The task :: Write out the entries verbatim and leave the images out of the copy.

--- Record set Enclosed Below ---

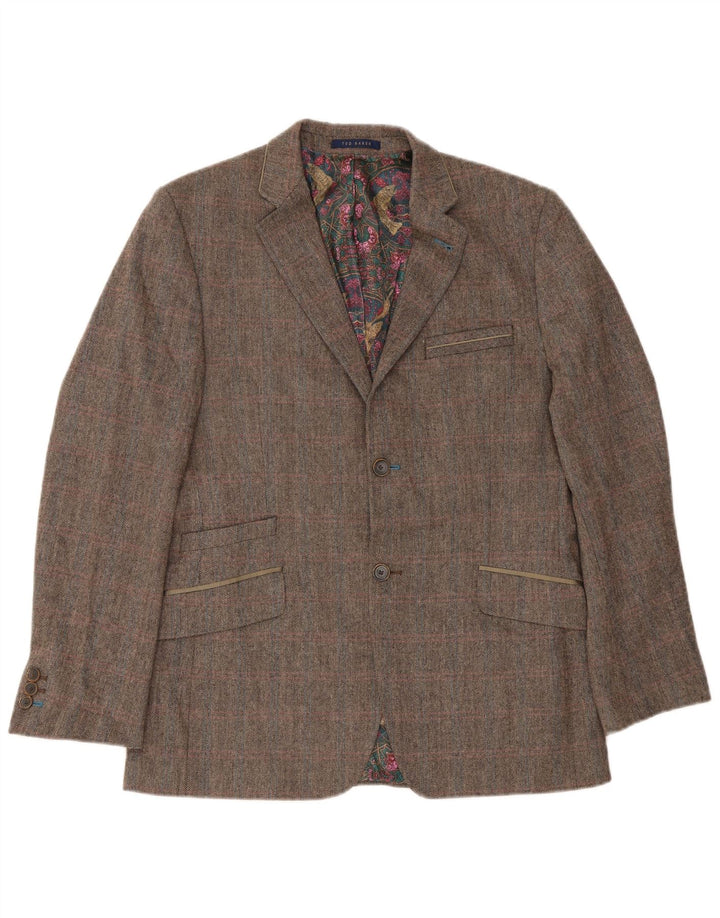 Ted Baker Herren-Blazer mit normaler Passform, Größe 40, Braun, Fischgrätenmuster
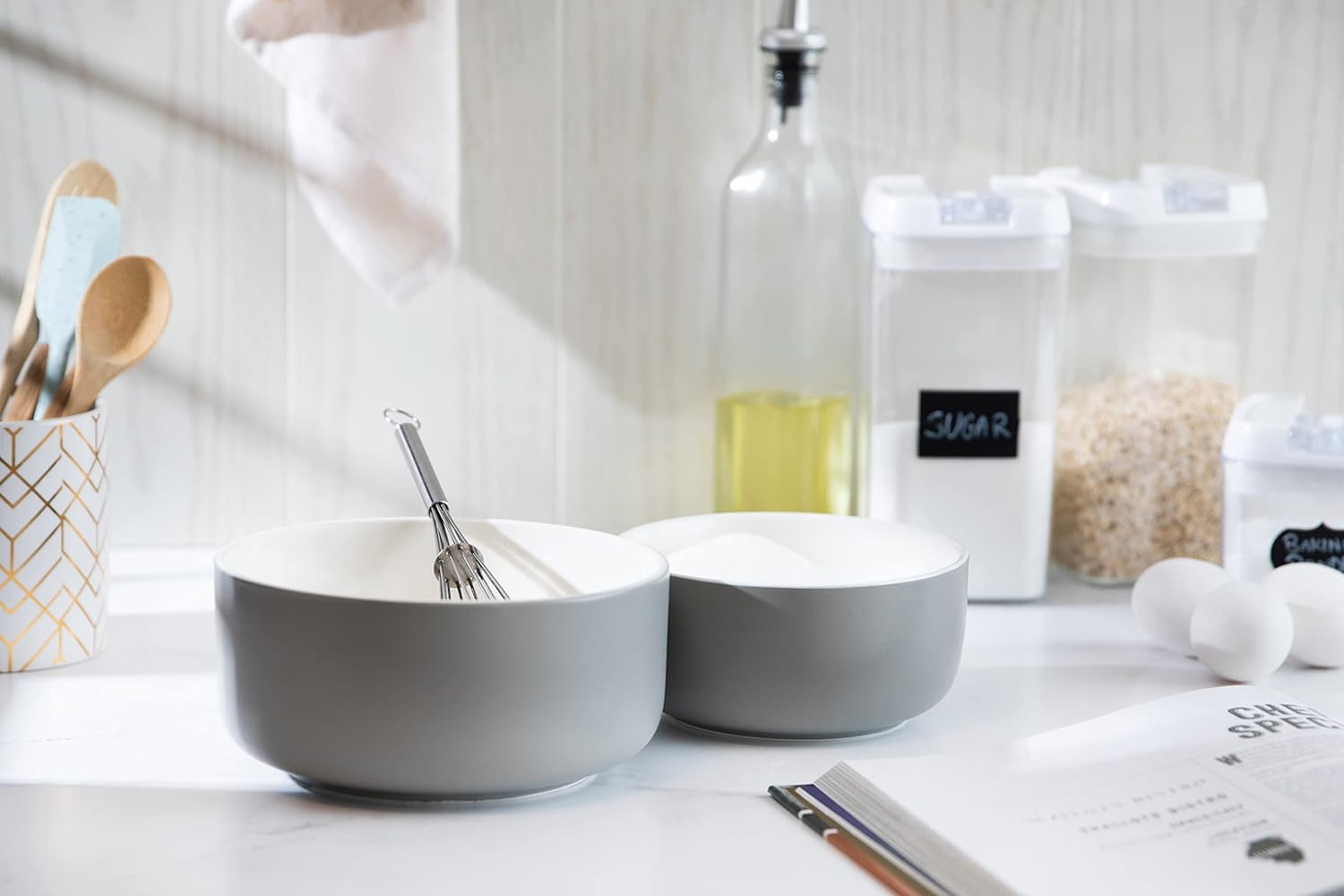 KooK Ceramic Mixing Bowls, Nesting Bowls, Set of 4, Kitchen Bowls, Prep, Serving, Gift, Microwave and Dishwasher Safe, 10/16/29/47 oz, (Grey)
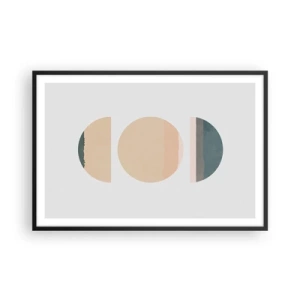 Pôster com moldura preta - Círculo entre círculos - 91x61 cm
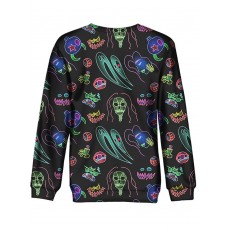 Women Halloween Skull Print Crew Neck Long Sleeve Sweatshirt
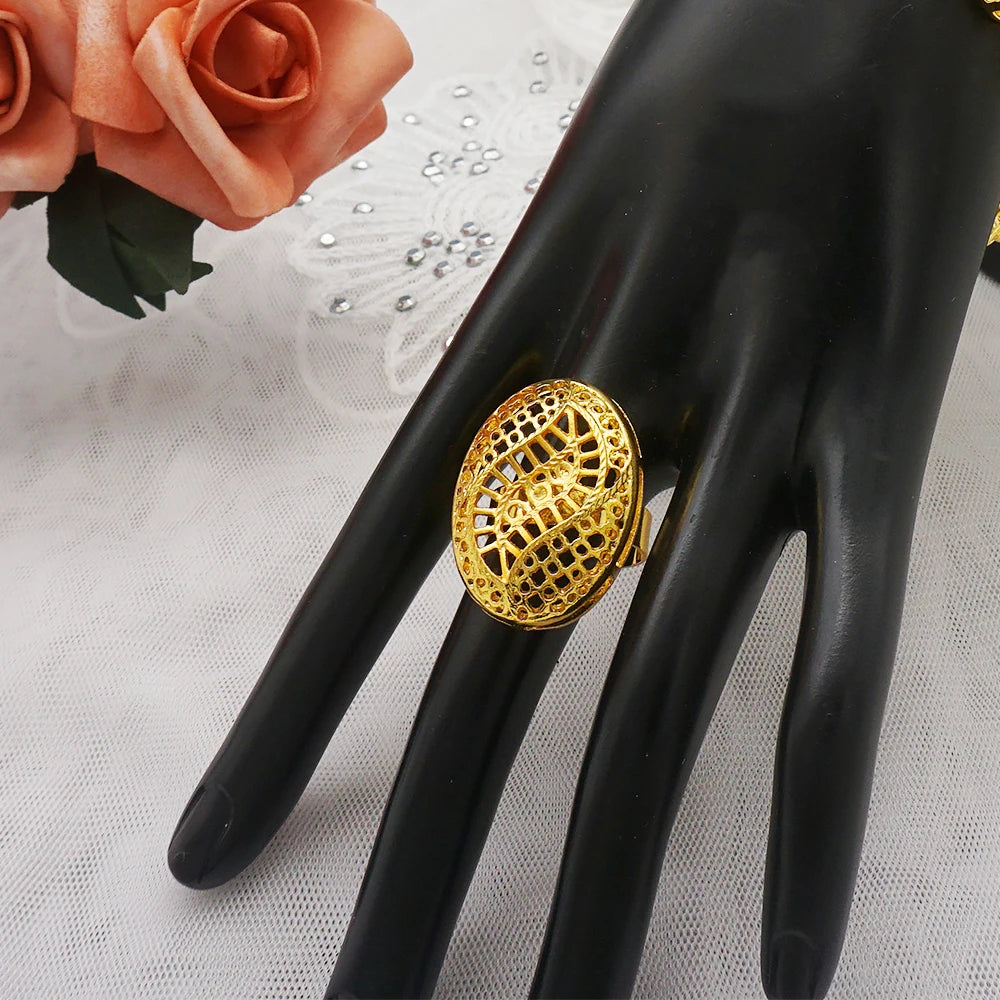 African Gold Color Long Necklace/Earrings/Ring Big Jewelry Set Women Arab Jewelry Wedding Accessories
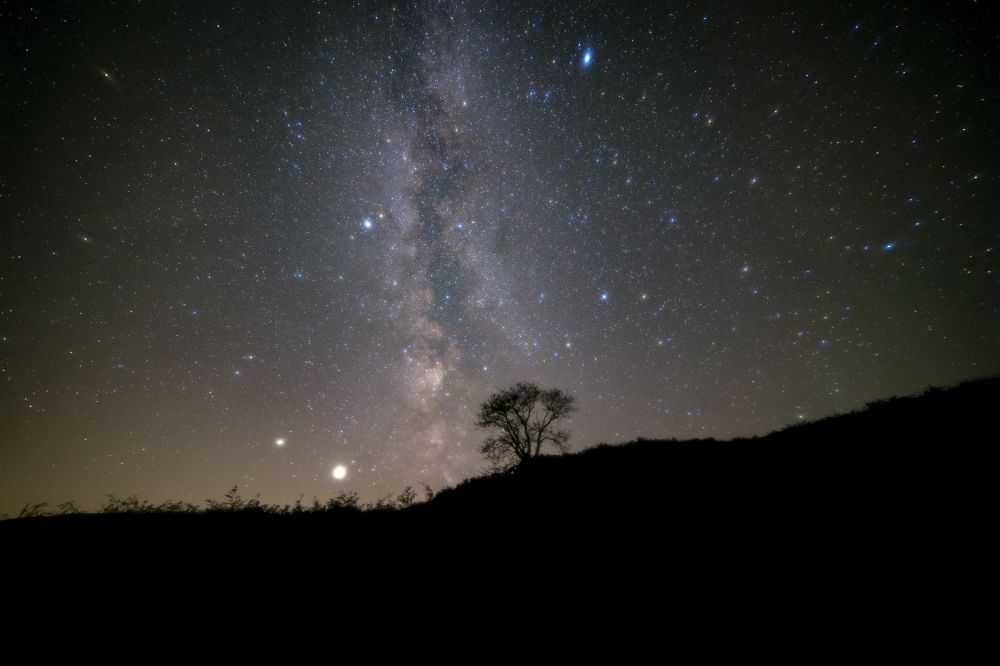 The Milky Way above the horizon in the Elan Valley
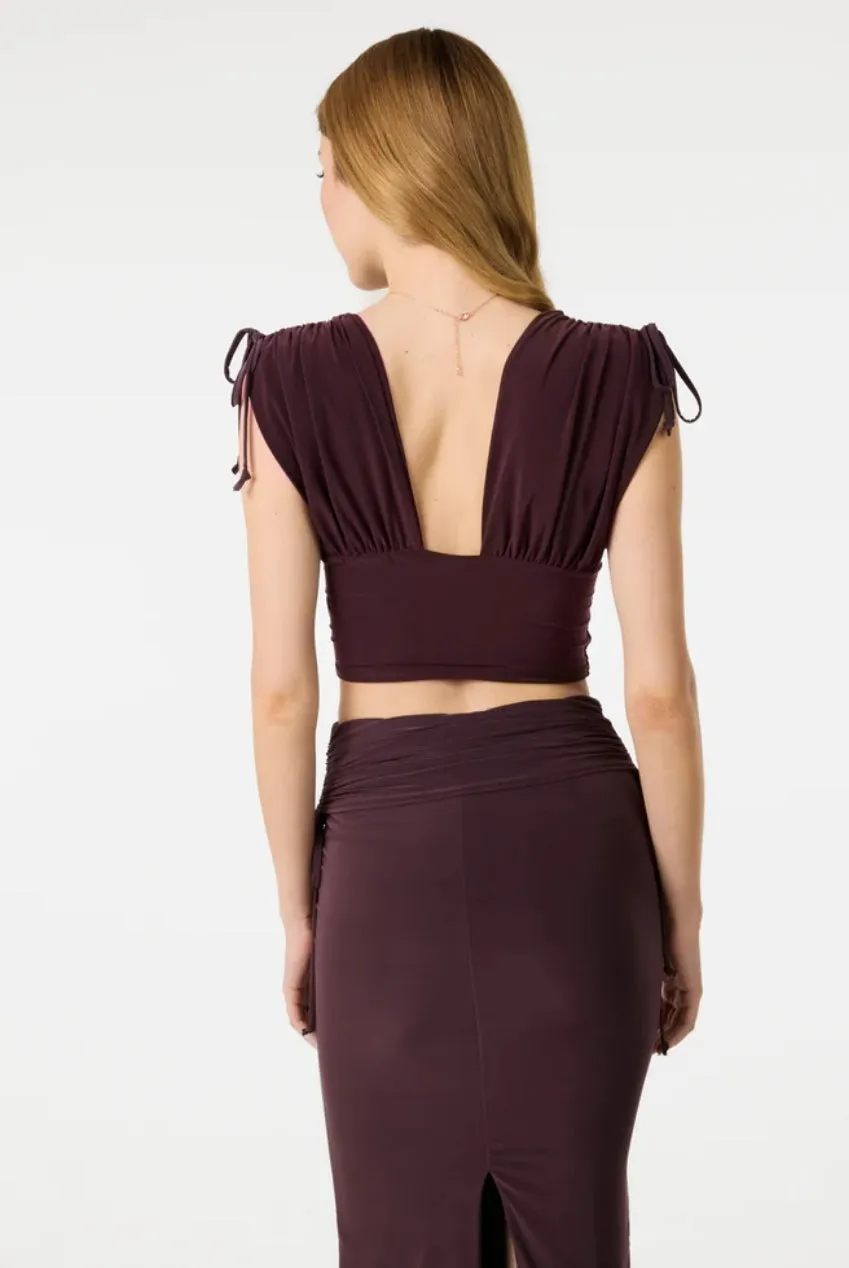 Pink Vanilla Ruched Shoulder top crop cioccolato monospalla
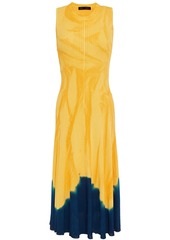 Proenza Schouler Woman Knotted Tie-dyed Ribbed-knit Midi Dress Marigold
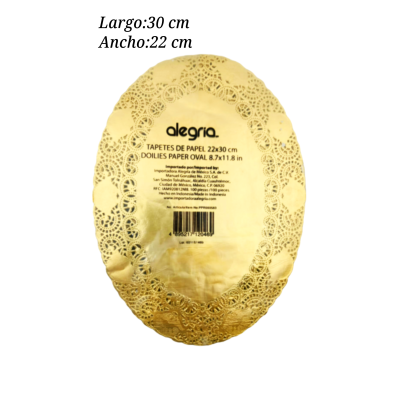 BLONDA OVAL 22X30 DORADA PPR000583 100PZ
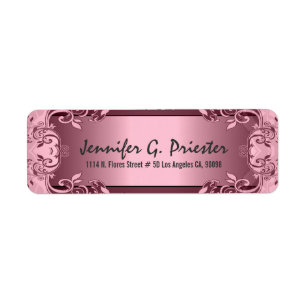 Elegant Pink And BroVintage Abstract Floral Design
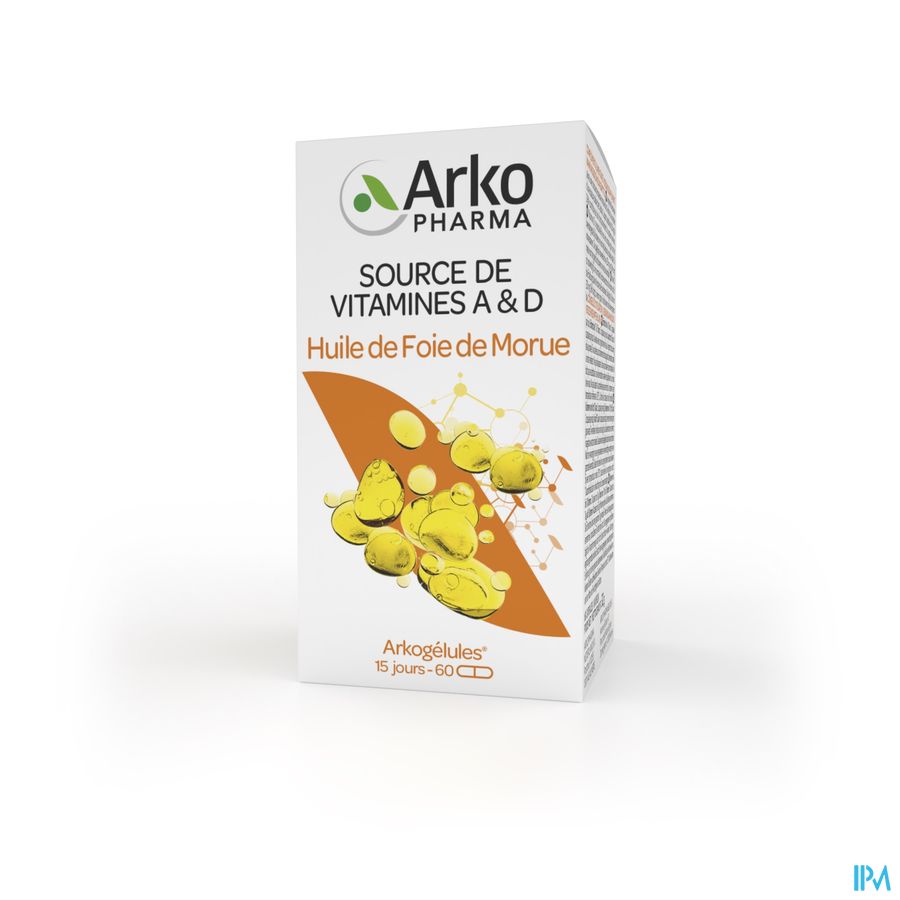 Arkopharma Arkogélules Huile De Foie De Morue Source de vitamine A & vitamine D 60 Gélules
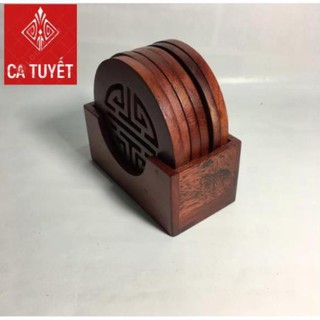 BỘ LÓT LY GỖ HƯƠNG ĐỎ 6 CHIẾC ĐỤC KHẮC CHỮ PHÚC - MẪU TRÒN (ẢNH THẬT 100%)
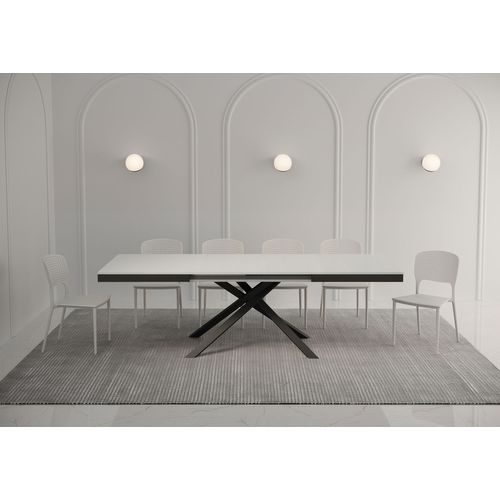 Table Extensible 90x160/264 Cm Karida Evolution Frêne Blanc Cadre Anthracite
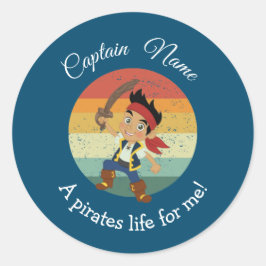 Sunset YOUNG Boy Party Pirate Classic Round Stick Runder Aufkleber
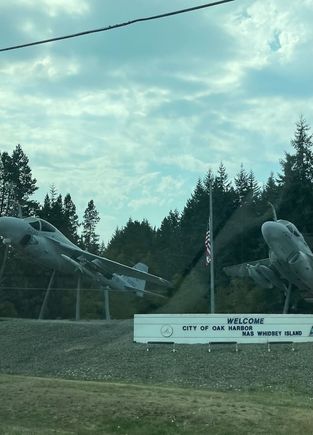 Driving past Nas Whidbey Island.  Hopefully these jets aren't taking off right now.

--- End of Enclosed Record set ---

Solved problem ::
 Ted Baker Herren-Blazer mit normaler Passform, Größe 40, Braun, Fischgrätenmuster
 KooK Ceramic Mixing Bowls, Nesting Bowls, Set of 4, Kitchen Bowls, Prep, Serving, Gift, Microwave and Dishwasher Safe, 10/16/29/47 oz, (Grey)
 Pôster com moldura preta - Círculo entre círculos - 91x61 cm
 Women Halloween Skull Print Crew Neck Long Sleeve Sweatshirt
 African Gold Color Long Necklace/Earrings/Ring Big Jewelry Set Women Arab Jewelry Wedding Accessories
 The Milky Way above the horizon in the Elan Valley
 Pink Vanilla Ruched Shoulder top crop cioccolato monospalla
 Proenza Schouler Woman Knotted Tie-dyed Ribbed-knit Midi Dress Marigold
 BLONDA OVAL 22X30 DORADA PPR000583 100PZ
 Elegant Pink And BroVintage Abstract Floral Design
 Arkopharma Arkogélules Huile De Foie De Morue Source de vitamine A & vitamine D 60 Gélules
 BỘ LÓT LY GỖ HƯƠNG ĐỎ 6 CHIẾC ĐỤC KHẮC CHỮ PHÚC - MẪU TRÒN (ẢNH THẬT 100%)
 Table Extensible 90x160/264 Cm Karida Evolution Frêne Blanc Cadre Anthracite
 Sunset YOUNG Boy Party Pirate Classic Round Stick Runder Aufkleber
 Driving past Nas Whidbey Island.  Hopefully these jets aren't taking off right now.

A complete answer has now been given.